Data follows below. Repeat exactly the lines between the line holding "FILE - In this" and the line holding "Airport runway. Airfield", inclusive, and nothing more; drop pictures.
START DATA
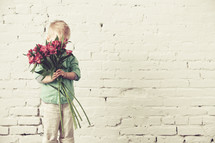 Boy hiding his face behind a bouquet of flowers standing in front of a brick wall.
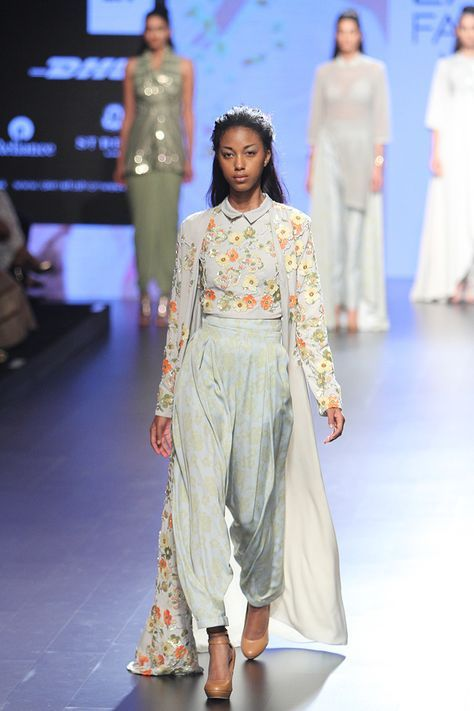 NEETA LULLA Grey floral embroidered crop top and sequins work cape with printed salwaar pants. To Customised this garment log on to www.in at its reasonable rate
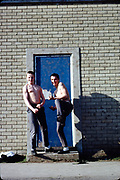 Parslow and Edema stood outside blue door High Wycombe, UK, April 1982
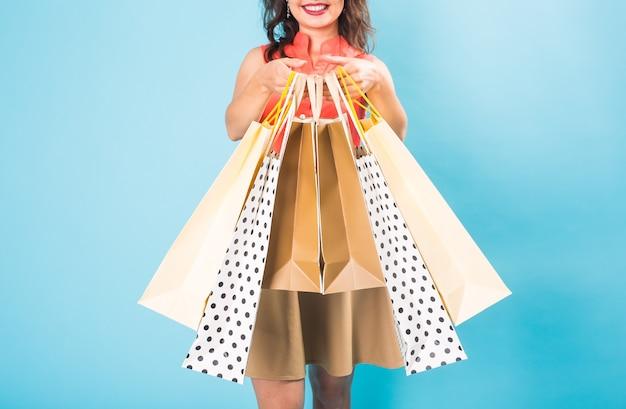 Mulher jovem com sacolas de compras sobre o azul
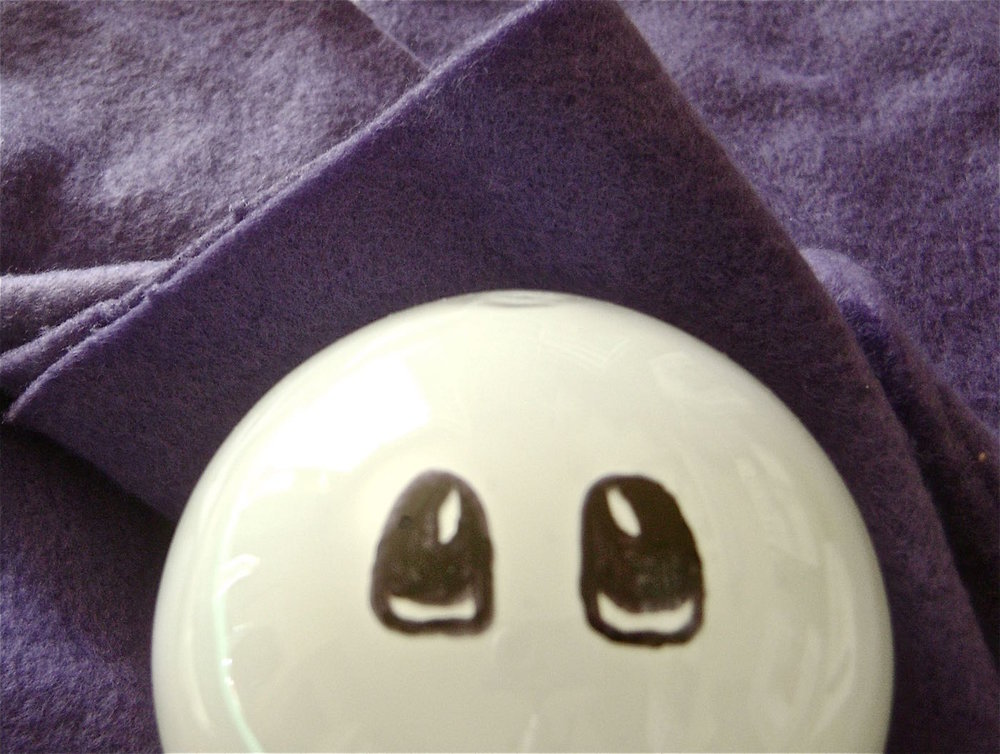step 1 - To keep the bulb from rolling around, cradle it in soft thick fabric, like fleece. Use a thin, black Sharpie to draw the eyes.  Start with the outline of the eyes, then fill in with thicker marker. Don't worry about making mistakes. Any errors can be wiped away with a Q-tip dipped in rubbing alcohol.
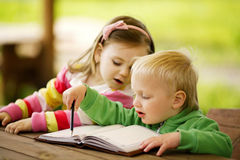 Boy and girl learning Royalty Free Stock Photo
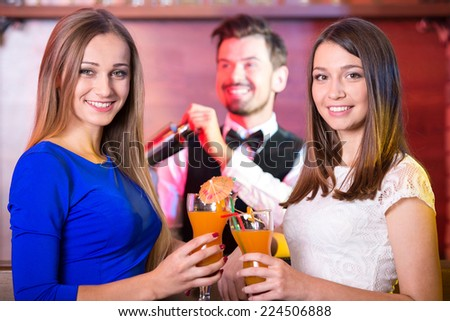 Handsome bartender serving cocktail to attractive woman in a classy bar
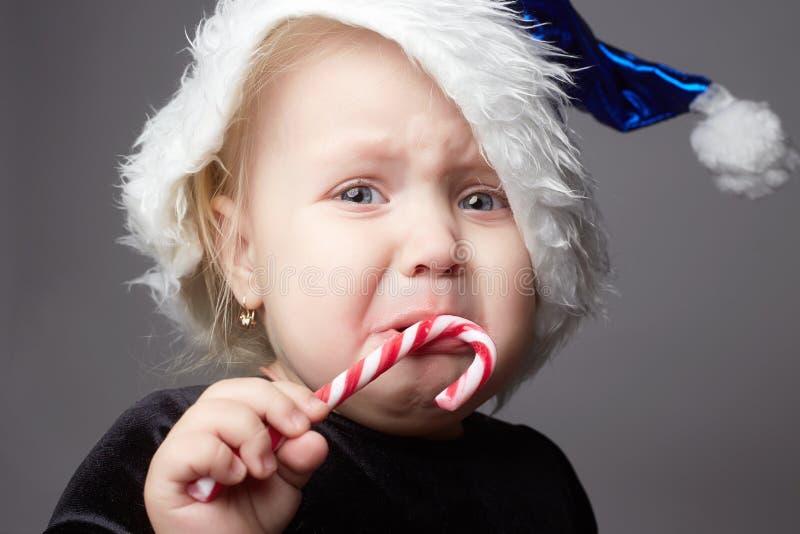 Schreeuwende baby Jong geitje met suikergoed droevig kind in Kerstmistijd stock foto's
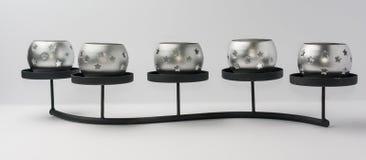 与星的Tealight蜡烛在金属站立正面图 免版税库存图片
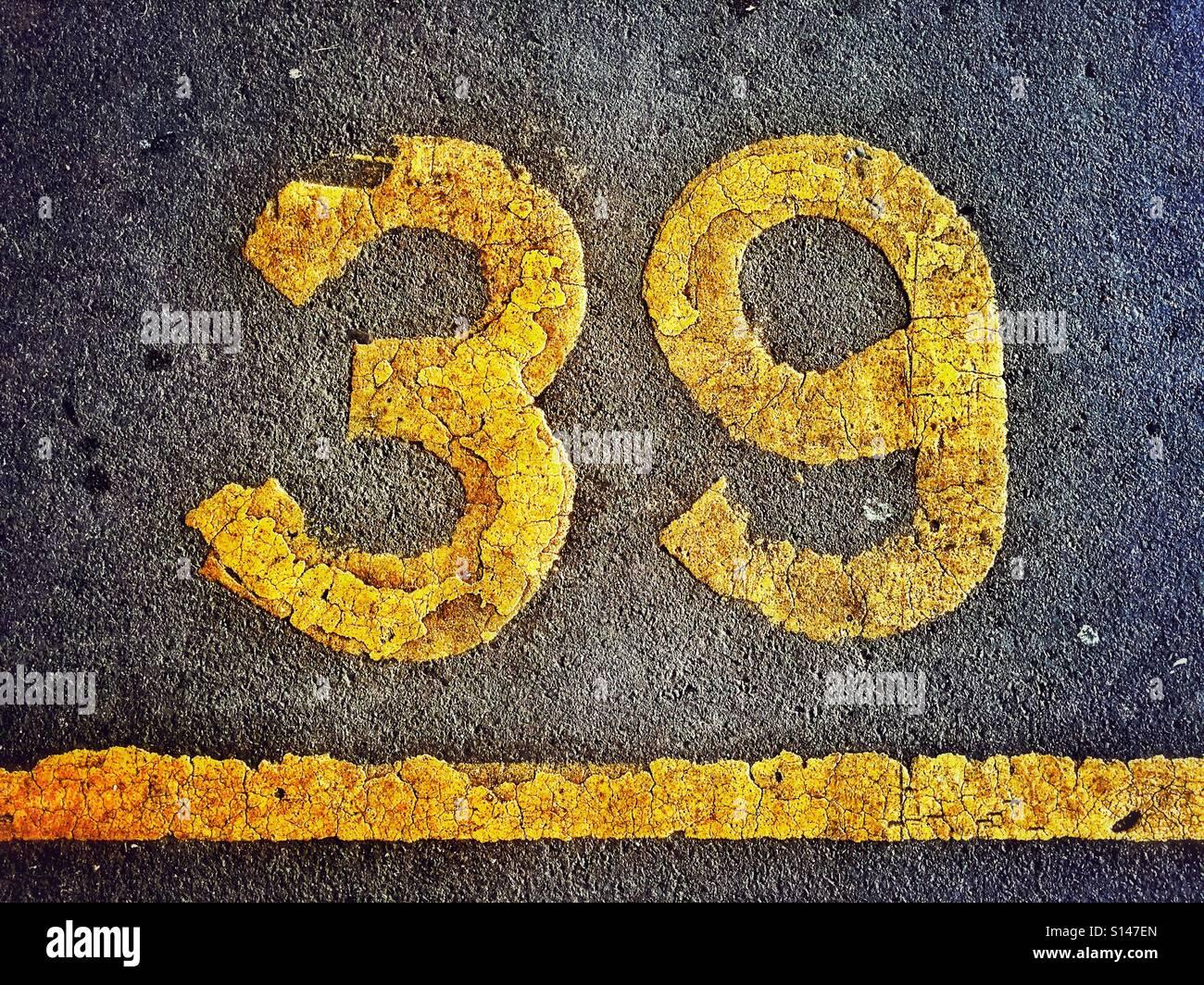 Il numero 39 è dipinta sulla superficie catramata di un parcheggio auto per identificare un particolare parcheggio Immagini Stock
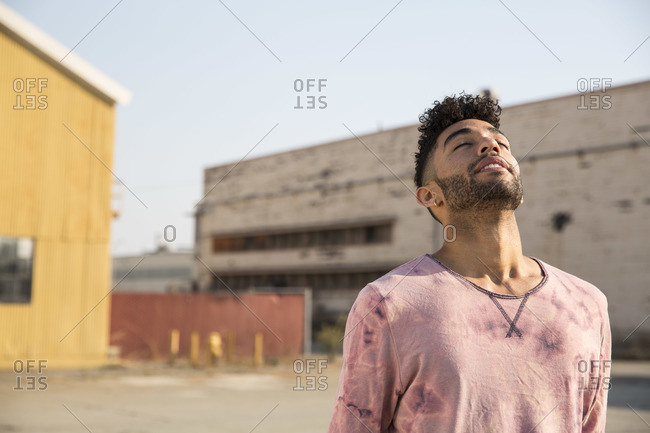 Young man outdoors leaning back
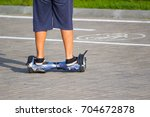 the boy is riding an old... | Shutterstock . vector #704672878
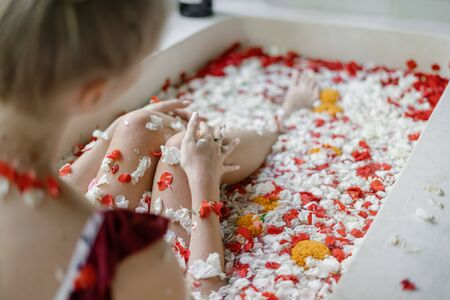 Photo pour Natural skin care concept. Selective focus on woman legs in bathtub with tropical flowers. Young adult girl lying in bath and enjoying spa procedure - image libre de droit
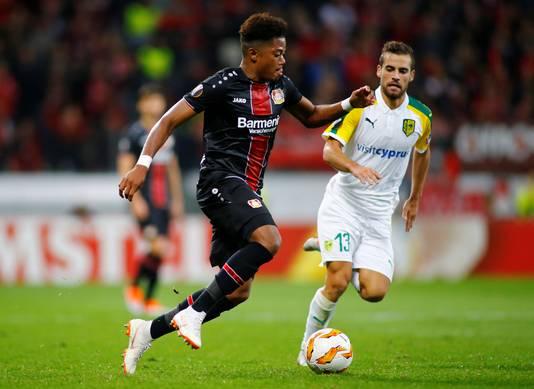 Voormalig ADO-speler Hector Hevel (r) namens AEK Larnaca in actie tegen Leon Bailey van Bayer Leverkusen.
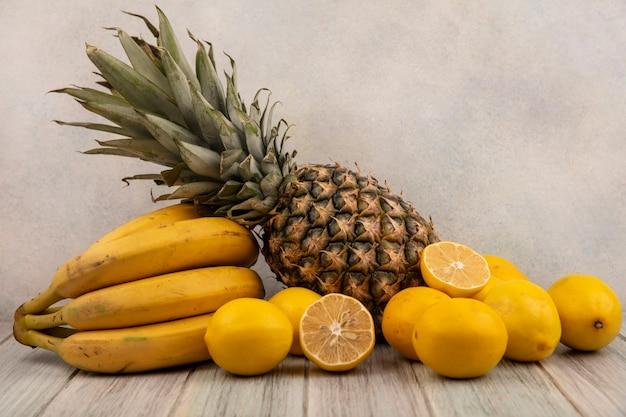 Widok z boku na pyszne owoce, takie jak banany, ananasy i cytryny na białym tle na szarym tle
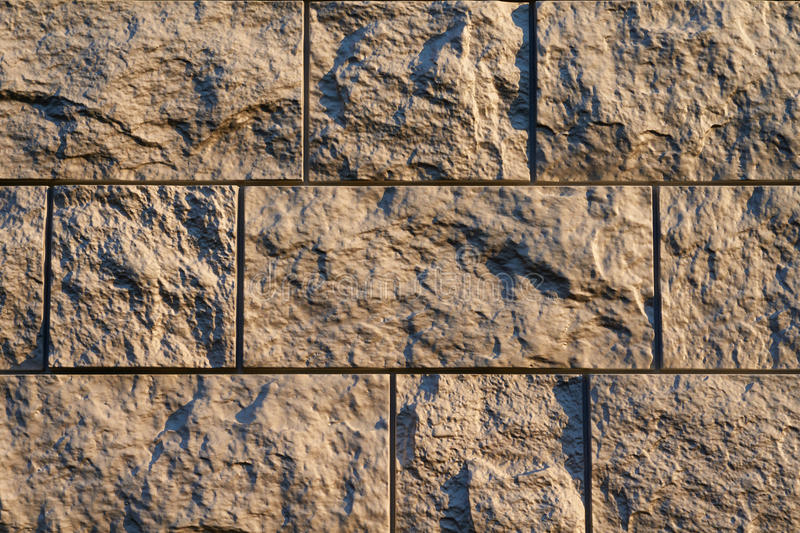 Artificial stone finishing. Artificial stone textured finishing on the foundation of the house stock photo
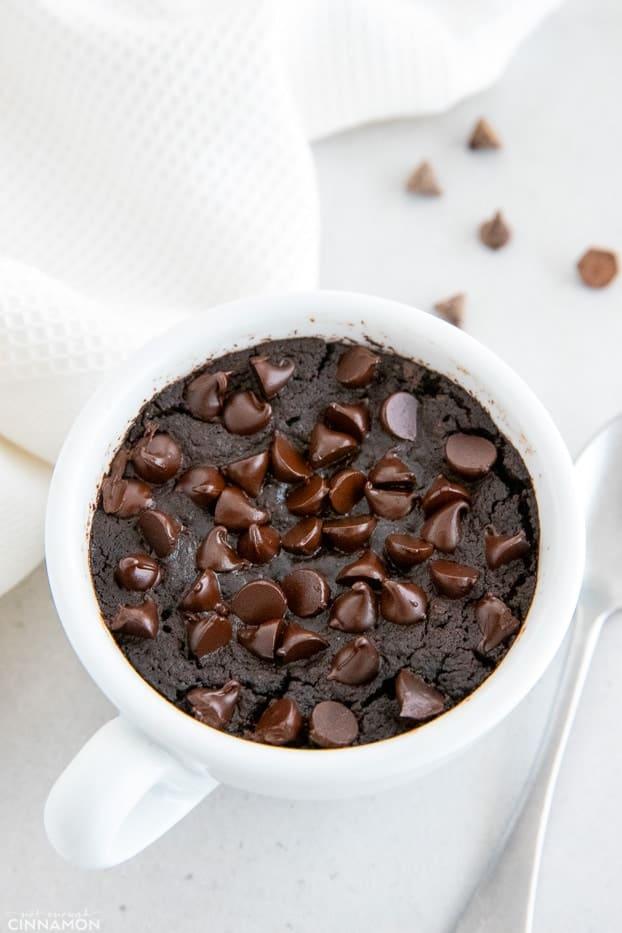 overhead shot of a vegan chocolate mug cake with chocolate chips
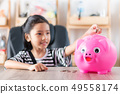 Asian little girl in putting coin in to piggy bank 49558174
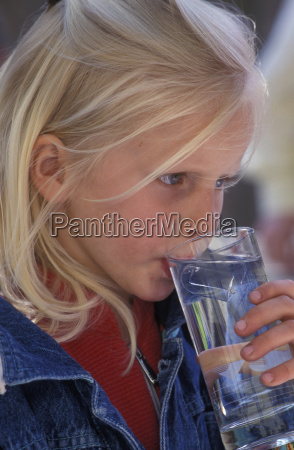 blond girl drinking glass of water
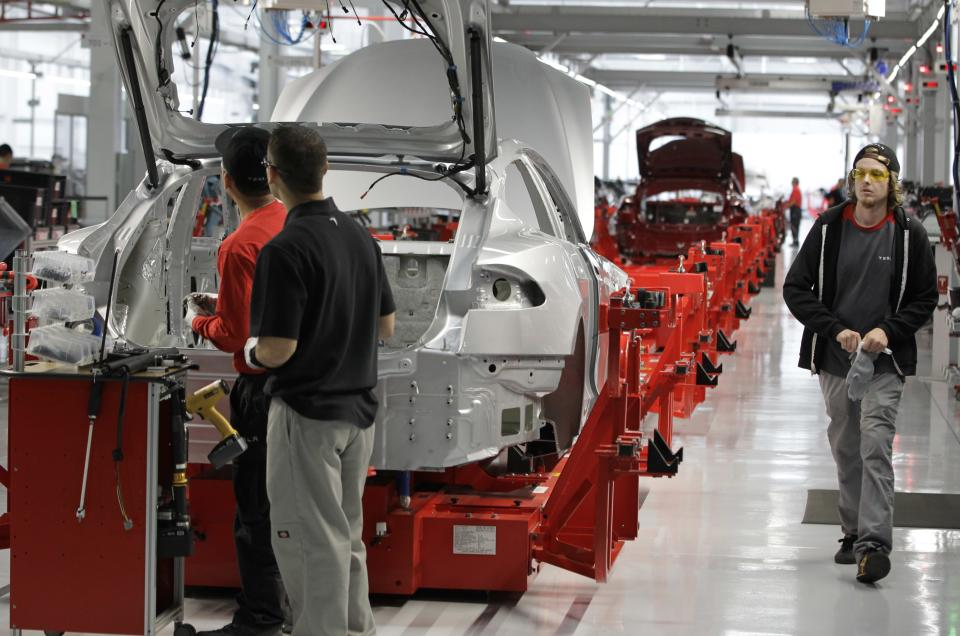 Assembly workers put together a Tesla Model S at the Tesla factory in Fremont, Calif., Friday, June 22, 2012. The first Model S sedan car will be rolling off the assembly line on Friday.  (AP Photo/Paul Sakuma)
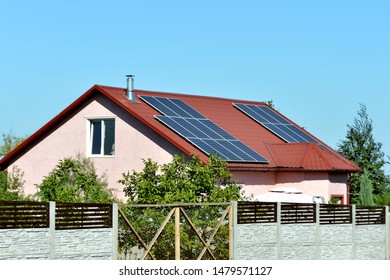 Solar panels on the roof of a country house, environmental production of solar energy in electrical.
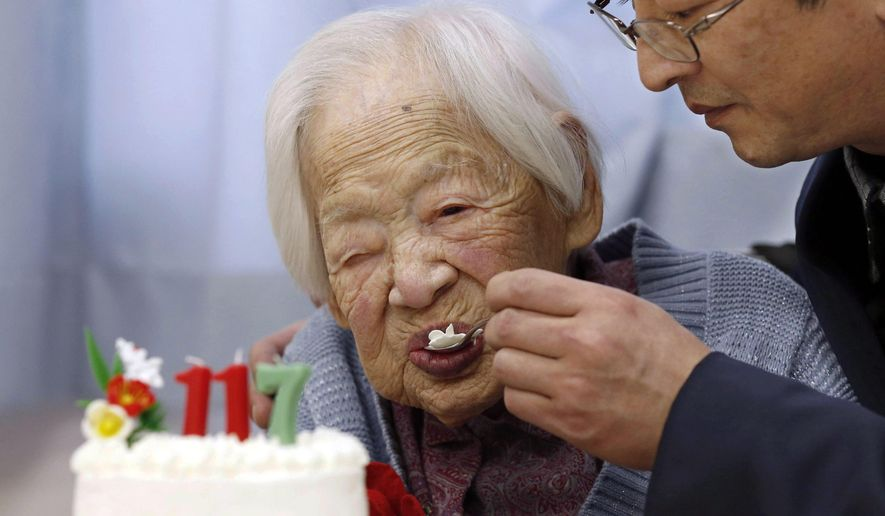 FILE - In this March 5, 2015 file photo, Japan's Misao Okawa who is recognized as the world's oldest living person by Guinness World Records, eats cake, helped by her nursing home staff member, during her 117th birthday celebration event at a nursing home in Osaka, western Japan. Okawa died Wednesday, April 1, 2015, a few weeks after celebrating her 117th birthday. (AP Photo/Kyodo News, File) JAPAN OUT, MANDATORY CREDIT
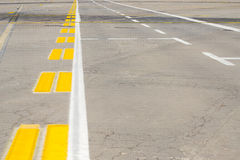 Airport runway. Airfield - marking on taxiway is heading to runway royalty free stock photo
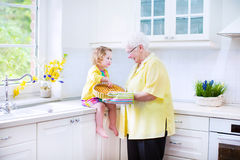 Happy grandmother and girl baking pie in white kitchen. Happy beautiful great grandmother and her adorable granddaughter, curly toddler girl in colorful dress Royalty Free Stock Image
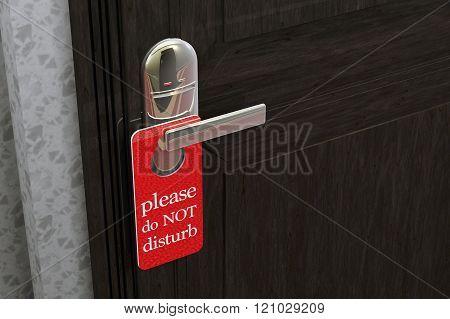 Don Not Disturb Sign Hanging on Room Door in a Fancy Hotel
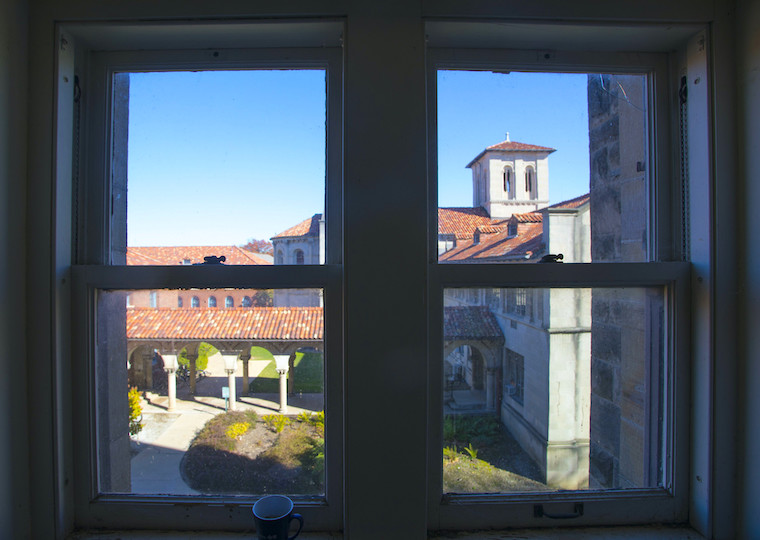 A two-pane window overlooks a courtyard.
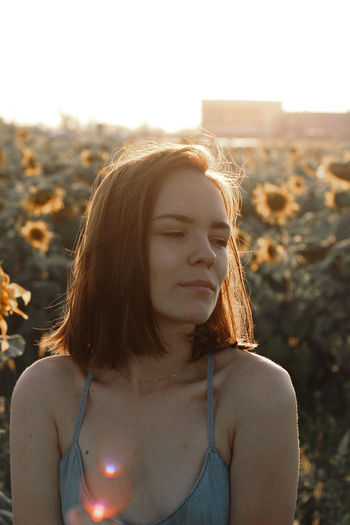 Beautiful woman looking away against sunflower plants at farm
END DATA
EXERCISE ANSWER:
 FILE - In this March 5, 2015 file photo, Japan's Misao Okawa who is recognized as the world's oldest living person by Guinness World Records, eats cake, helped by her nursing home staff member, during her 117th birthday celebration event at a nursing home in Osaka, western Japan. Okawa died Wednesday, April 1, 2015, a few weeks after celebrating her 117th birthday. (AP Photo/Kyodo News, File) JAPAN OUT, MANDATORY CREDIT
 Airport runway. Airfield - marking on taxiway is heading to runway royalty free stock photo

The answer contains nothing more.